Acid-sensing ion channel 3 (ASIC3) is a proton-gated, sodium-selective channel present in peripheral sensory neurons. ASIC3 plays an important role in inflammatory and ischemic pain, making it a promising drug target for the development of novel analgesics. The sea-anemone toxin APETx2 is a potent and selective inhibitor of ASIC3 and is effective in animal models of both neuropathic and inflammatory pain. This study combines experimental and in silico approaches to characterize the pharmacophore of APETx2 and identify the main toxin-channel interactions with a view to facilitating rational design of new molecules with increased selectivity and affinity for ASIC3.
Using alanine-scanning mutagenesis we identified a set of residues representing the core APETx2 pharmacophore that drives interaction of toxin with ASIC3. A second set of mutants showed reduced activity but it was unclear if this change in activity was a direct result of lost toxin-channel interactions due to the mutation or a consequence of structural changes induced in neighbouring residues. We employed molecular dynamics (MD) simulations to investigate the structural effect of the mutations. The results suggest that the change in activity is likely a result of changes induced by the mutation in the backbone structure and/or sidechain flexibility of key pharmacophore residues. These MD simulations enabled us to conclude that this second set of residues is not part of the APETx2 pharmacophore.

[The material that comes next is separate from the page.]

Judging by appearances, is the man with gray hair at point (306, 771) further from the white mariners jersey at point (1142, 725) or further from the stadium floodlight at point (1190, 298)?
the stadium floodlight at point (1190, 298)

To identify the binding pocket and predict specific toxin-channel interactions between APETx2 and ASIC3 the experimental data on key pharmacophore residues was used for restraints-based docking of APETx2 to a homology model of ASIC3. In addition, MD simulations were carried out to model the spontaneous binding of APETx2 to ASIC3. Testing the activity of APETx2 on mutants of ASIC3 will be used to validate the predicted toxin-channel interactions.